Home > Kahindik-hindik > one more reason to support the Reproductive Health (RH) Bill 5043 – environmental woes blamed on huge philippine population

one more reason to support the Reproductive Health (RH) Bill 5043 – environmental woes blamed on huge philippine population

how many times have we heard philippine government officials say “we do not have the budget” to explain its inability to provide for the population, both basic, medium term to critical services? we must have heard that thousands of times over many years across all types of services and problems.

the country is poor. it has scant resources. that is not being helped by the fact that the country’s population growth has been on a high clip, too fast versus the amount of funds the country can generate to provide for services.

that is related to the point of this article. lets face it – you just can’t keep placing more and more people on the same piece of land and expect nothing bad or nothing wrong will happen. the land can take only so much. couple that with scant resources and this is what we get.

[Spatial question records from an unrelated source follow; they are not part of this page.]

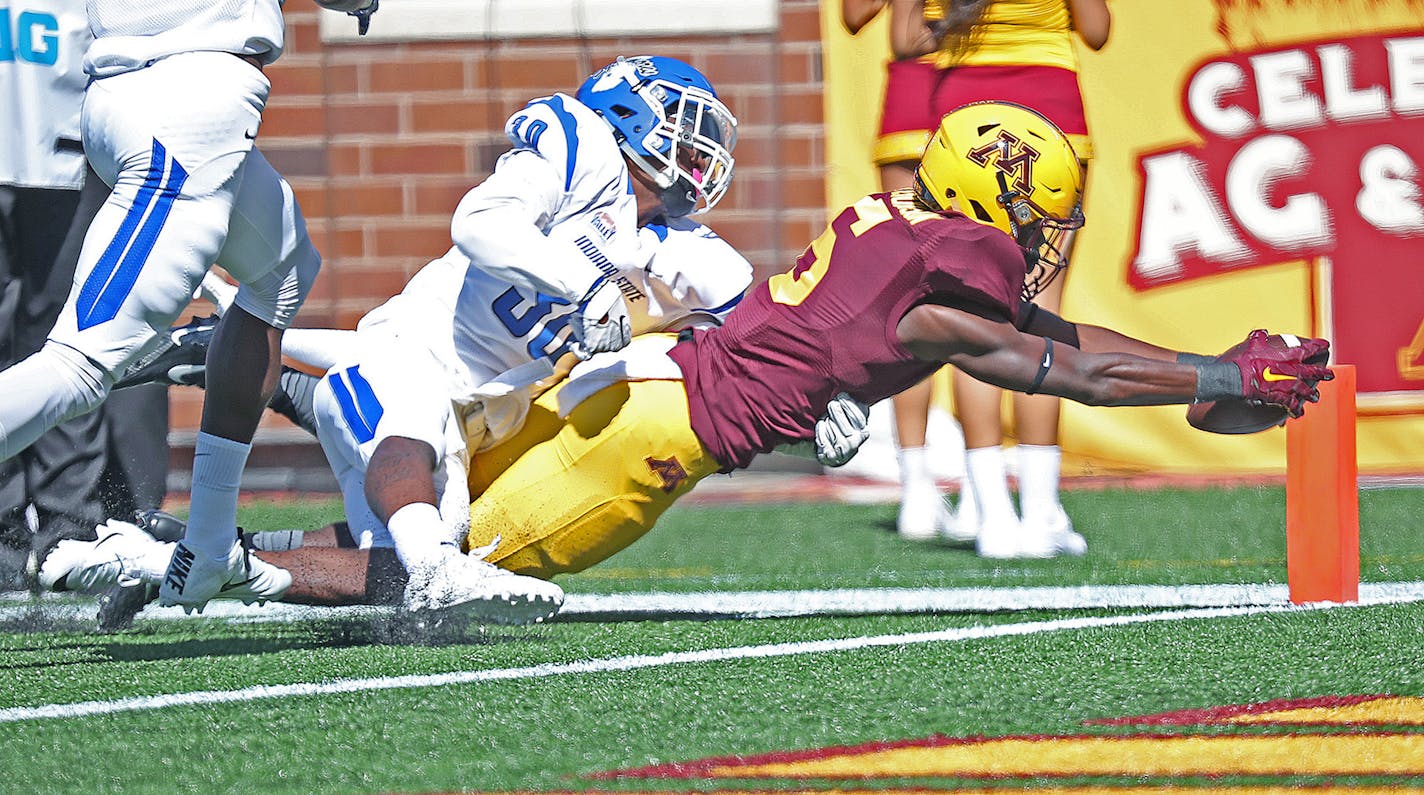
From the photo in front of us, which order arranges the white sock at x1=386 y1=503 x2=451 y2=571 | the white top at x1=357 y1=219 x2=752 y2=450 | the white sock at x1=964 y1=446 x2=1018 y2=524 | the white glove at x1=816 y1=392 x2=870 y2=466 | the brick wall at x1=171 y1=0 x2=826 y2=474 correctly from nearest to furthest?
1. the white sock at x1=386 y1=503 x2=451 y2=571
2. the white glove at x1=816 y1=392 x2=870 y2=466
3. the white top at x1=357 y1=219 x2=752 y2=450
4. the white sock at x1=964 y1=446 x2=1018 y2=524
5. the brick wall at x1=171 y1=0 x2=826 y2=474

read more on RH Bill 5043 here: http://2010presidentiables.wordpress.com/reproductive-health-bill-5043/

Environmental woes blamed on RP’s huge population

By Michelle Remo
Philippine Daily Inquirer
First Posted 06:33:00 10/24/2009

MANILA, Philippines — An economist from the University of the Philippines has tagged the country’s robustly growing population as one of the factors that worsen environment-related problems.

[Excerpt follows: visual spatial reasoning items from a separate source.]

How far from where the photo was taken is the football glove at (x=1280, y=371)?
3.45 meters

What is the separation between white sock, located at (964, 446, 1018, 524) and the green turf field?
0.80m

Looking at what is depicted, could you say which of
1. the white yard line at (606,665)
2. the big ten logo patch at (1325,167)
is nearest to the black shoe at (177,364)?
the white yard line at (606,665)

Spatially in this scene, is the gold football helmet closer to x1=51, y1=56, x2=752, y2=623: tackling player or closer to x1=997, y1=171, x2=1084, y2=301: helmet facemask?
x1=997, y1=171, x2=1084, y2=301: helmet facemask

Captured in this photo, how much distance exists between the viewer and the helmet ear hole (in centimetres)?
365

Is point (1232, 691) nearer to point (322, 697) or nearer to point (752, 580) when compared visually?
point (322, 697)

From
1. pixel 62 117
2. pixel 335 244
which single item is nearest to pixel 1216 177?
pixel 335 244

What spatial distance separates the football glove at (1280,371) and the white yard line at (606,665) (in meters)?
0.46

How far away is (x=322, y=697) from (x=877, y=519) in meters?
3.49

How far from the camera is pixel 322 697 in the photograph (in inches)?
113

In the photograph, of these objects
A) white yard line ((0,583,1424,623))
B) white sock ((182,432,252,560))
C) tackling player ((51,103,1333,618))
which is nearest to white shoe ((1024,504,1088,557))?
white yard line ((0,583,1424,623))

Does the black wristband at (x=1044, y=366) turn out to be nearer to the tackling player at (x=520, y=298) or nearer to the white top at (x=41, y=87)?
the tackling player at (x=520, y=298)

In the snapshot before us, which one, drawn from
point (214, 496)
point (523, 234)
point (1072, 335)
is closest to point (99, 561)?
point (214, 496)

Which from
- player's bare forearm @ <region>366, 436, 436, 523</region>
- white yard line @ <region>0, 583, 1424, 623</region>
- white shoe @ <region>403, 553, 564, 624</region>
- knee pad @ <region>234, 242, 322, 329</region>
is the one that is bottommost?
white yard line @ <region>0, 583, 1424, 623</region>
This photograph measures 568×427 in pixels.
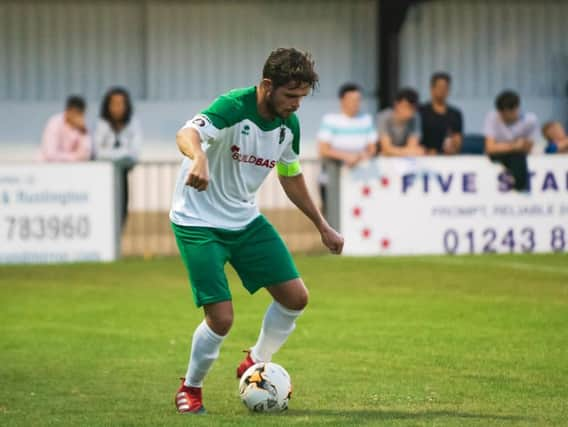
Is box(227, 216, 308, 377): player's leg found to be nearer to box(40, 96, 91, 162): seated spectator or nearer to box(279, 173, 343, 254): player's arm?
box(279, 173, 343, 254): player's arm

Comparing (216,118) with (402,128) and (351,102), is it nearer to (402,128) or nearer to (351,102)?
(351,102)

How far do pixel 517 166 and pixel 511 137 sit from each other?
0.54 meters

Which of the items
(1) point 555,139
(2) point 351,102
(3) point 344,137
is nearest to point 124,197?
(3) point 344,137

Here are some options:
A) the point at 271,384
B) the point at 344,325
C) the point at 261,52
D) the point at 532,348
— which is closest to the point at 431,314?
the point at 344,325

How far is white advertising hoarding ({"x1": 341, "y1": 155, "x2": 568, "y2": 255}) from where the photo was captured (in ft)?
60.7

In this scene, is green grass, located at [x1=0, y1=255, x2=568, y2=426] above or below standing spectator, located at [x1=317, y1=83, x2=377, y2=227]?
below

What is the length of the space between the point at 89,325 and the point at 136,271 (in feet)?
15.3

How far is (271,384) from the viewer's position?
823 centimetres

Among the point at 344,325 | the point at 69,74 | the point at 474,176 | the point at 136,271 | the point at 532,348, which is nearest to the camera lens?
the point at 532,348

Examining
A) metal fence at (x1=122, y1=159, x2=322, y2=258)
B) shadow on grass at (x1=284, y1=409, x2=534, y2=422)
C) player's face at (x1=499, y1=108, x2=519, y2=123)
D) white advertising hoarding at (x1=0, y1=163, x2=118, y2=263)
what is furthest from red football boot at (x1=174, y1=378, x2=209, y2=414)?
player's face at (x1=499, y1=108, x2=519, y2=123)

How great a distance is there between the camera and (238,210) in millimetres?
8344

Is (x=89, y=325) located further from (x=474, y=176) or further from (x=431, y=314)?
(x=474, y=176)

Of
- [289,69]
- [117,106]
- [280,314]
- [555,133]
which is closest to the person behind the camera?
[289,69]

Ernesto Pernia, former chief economist for the Philippines at the Asian Development Bank, said the environment problems that recently led to hundreds of casualties would not have been as worse had the country’s population been contained.

“Nobody has mentioned the population issue as one of the factors contributing to the country’s environmental problems. The capacity of the country’s ecology is already stretched to the limit,” Pernia told the Inquirer in an interview.

He said the country’s huge population, estimated at around 92 million, was one reason for overcrowding in the urban areas. In turn, overcrowding had lead to difficulty in managing wastes.

“The consequence of unabated migration to urban areas is haphazard human settlement. Too many people are staying in areas that should not be a place for settlement, like riverbanks, bridge waterways, and esteros (urban waterways)” Pernia said.

Climate change, caused by carbon emissions mostly from industrialized nations, was considered a major culprit for the heavy rains that led to hundreds of deaths in Metro Manila and northern provinces. However, Pernia said, factors that were within the Philippines’ control also worsened the impact of the heavy rains and the massive flooding they caused.

Pernia said population growth, together with weak urban planning, degradation of forests, poor disaster-preparedness and weather forecasting systems, made the environmental problem worse.

The country’s population growth rate is currently estimated at 2.1 percent, faster than the latest economic growth recorded at 1.5 percent in the first half of the year.

Pernia said that with the country’s population already nearing 100 million, a zero population growth rate would be ideal.

According to Pernia, the government has been trumpeting the country’s economic growth and its capacity to avoid recession but what should be of graver concern is the declining per capita income growth.

Per capita income is the total income of the economy, usually measured in terms of gross domestic product [GDP], divided by the country’s population. It basically measures the share of each individual to the country’s income.

The fact that population growth was already faster than the GDP growth meant that per capital growth had already been declining, Pernia said. This placed the Philippines worse off than countries who had fallen into recession, but whose population growth was slower than the decline in their GDPs.